Whenever I see Art Woolf’s name on the op-ed page, I brace myself for another truly incredible argument from beyond the looking glass. His letter in the Nov. 30 Messenger (cross-posted on Vermont Tiger) once again renders me near speechless. He begins by observing that Vermont dairy farmers are “in a terrible pickle.” Ignoring completely the role that dairy conglomerates and retail giants like Walmart have played in creating this “pickle,” Woolf advances the following argument which barely alludes to the toll his beloved “free market capitalism” has taken on U.S. dairy farmers:
“Prices for their products are way down (in part due to the tremendous reduction in international demand for milk caused by the financial crisis and economic recession) and their costs keep going up. But it is disingenuous for Senator Sanders to suggest that despite being against allowing “guest” workers into the U.S., the predicament of the dairy industry in Vermont and elsewhere is so “desperate” that a guest worker program is needed to provide the farms with workers willing and able to do the manual labor jobs that farmers are unable to fill with local workers.”
He then goes on to state the obvious:
“Agricultural laborer jobs just don’t pay enough to attract Vermonters…”
and that
“If Vermont farmers had to pay a wage high enough to attract Vermonters, their economic plight would be even worse than it is today and even more farms would go out of business.”
That said, Woolf’s interest in the dairy farmers’ plight and any consequent threat to local food security seems to have been spent as he moves quickly to the real meat of his matter; namely, equating small local dairy farmers with financial institutions that benefitted from TARP!
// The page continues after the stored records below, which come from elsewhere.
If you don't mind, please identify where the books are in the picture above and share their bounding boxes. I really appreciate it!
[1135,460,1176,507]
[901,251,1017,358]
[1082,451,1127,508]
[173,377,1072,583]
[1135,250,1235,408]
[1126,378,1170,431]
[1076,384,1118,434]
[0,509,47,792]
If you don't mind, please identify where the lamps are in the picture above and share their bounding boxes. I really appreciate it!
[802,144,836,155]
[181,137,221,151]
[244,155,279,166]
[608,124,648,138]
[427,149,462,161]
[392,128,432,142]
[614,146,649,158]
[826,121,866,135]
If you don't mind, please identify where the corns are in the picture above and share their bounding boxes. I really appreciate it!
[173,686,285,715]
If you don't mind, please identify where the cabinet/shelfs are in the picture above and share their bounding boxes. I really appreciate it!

“The question is why Senator Sanders seems to understand this when it comes to farmers and their need for unskilled labor…So it’s OK for unskilled guest workers to work on Vermont farms to help them survive in a competitive market, but not OK for U.S. financial institutions to hire skilled guest workers to help them survive in a competitive market (?)”
This, from a member of the Economics Department at UVM, Vermont’s premier agricultural school, is a real mind-bender. Apart from the obvious incongruity of equating small local food providers with greedy financial giants that have impoverished the nation while claiming huge personal bonuses, Mr. Woolf appears to be asserting a failure on the part of American economic academics such as himself to produce a pool of skilled domestic financial workers to serve at U.S. financial institutions. If this is in fact the case, doesn’t that support one of Senator Sander’s other arguments that we should be committing more resources to raising the standard of living and education of American workers and their families rather than outsourcing jobs and opportunity to the lowest global bidders?
Earth to Professor Woolf: Please do your homework.
Art Woolf didn’t shout warnings to Vermont that the crash was coming. That means he’s not much of a scientist – he doesn’t understand his area of supposed expertise very well.
Woolf has always begun his arguments with free market theory, and then applied those theories to situations that are not free market.
His life is dedicated to kissing up to the economic powers that be, and bending truth to fit those powers.
I buy all my milk, 4 gallons a week over in New Hampshire for $2 a gallon. The freaking capitalists at the local country store charge $5.50 per gallon! I hope Bernie’s enlightened economic theory will force these bourgeois oppressors to sell it to me for a ‘fair’ price.